=== Prompt ===
Reproduce every line of the material below without changing anything.

Items listed in a dataset

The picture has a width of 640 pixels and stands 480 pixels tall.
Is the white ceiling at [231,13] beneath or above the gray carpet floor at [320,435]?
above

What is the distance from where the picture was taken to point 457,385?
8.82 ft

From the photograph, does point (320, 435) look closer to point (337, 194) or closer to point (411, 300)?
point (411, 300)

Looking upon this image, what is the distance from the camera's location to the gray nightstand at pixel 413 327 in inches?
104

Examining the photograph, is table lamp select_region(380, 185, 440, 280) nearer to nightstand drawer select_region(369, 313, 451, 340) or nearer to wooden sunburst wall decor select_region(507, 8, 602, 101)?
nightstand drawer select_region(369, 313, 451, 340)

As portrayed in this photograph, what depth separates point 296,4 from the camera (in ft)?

=== Solved exercise ===
The picture has a width of 640 pixels and stands 480 pixels tall.
Is the white ceiling at [231,13] beneath or above the gray carpet floor at [320,435]?
above

What is the distance from where the picture was taken to point 457,385?
8.82 ft

From the photograph, does point (320, 435) look closer to point (337, 194) or closer to point (411, 300)?
point (411, 300)

Looking upon this image, what is the distance from the camera's location to the gray nightstand at pixel 413 327 in inches?
104

Examining the photograph, is table lamp select_region(380, 185, 440, 280) nearer to nightstand drawer select_region(369, 313, 451, 340) or nearer to wooden sunburst wall decor select_region(507, 8, 602, 101)?
nightstand drawer select_region(369, 313, 451, 340)

As portrayed in this photograph, what depth separates point 296,4 from the camera (in ft)?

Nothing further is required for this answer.